In the current Canadian context, there’s no evidence that the provinces alone can provide an effective level of climate governance. Rising emissions from the Alberta and Saskatchewan oilsands will hamper Canada’s efforts to achieve net-zero emissions by 2050. Ontario has withdrawn from the Québec-California carbon market, eliminated its renewable energy investment programs and implemented a less ambitious climate plan that’s estimated to increase carbon emissions by 30 million tonnes by 2030.

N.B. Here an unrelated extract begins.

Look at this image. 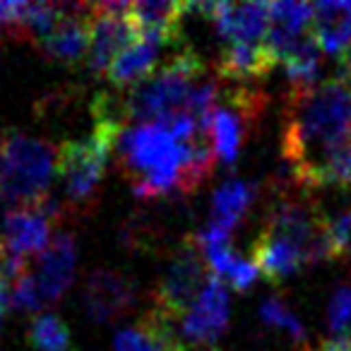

While the federal Greenhouse Gas Pollution Pricing Act isn’t sufficient to meet Canada’s initial — and notably unambitious — target under the Paris Agreement, to say nothing of Canada’s net-zero aspiration, this doesn’t strengthen the provinces’ argument for local regulatory authority. Instead, it further illustrates the urgent need for greater federal-provincial co-operation on climate action.
In 2018, the UN Intergovernmental Panel on Climate Change’s special report on 1.5 C of global warming sounded a clarion call for “rapid,” “far-reaching” and “unprecedented” transitions to achieve “deep emissions reductions in all sectors.” We can ill-afford jurisdictional wrangling and the politicization of constitutional principle. Every moment of delay makes these transitions more difficult and costly, and reduces the likelihood that we’ll avert the devastating harms of climate destablization.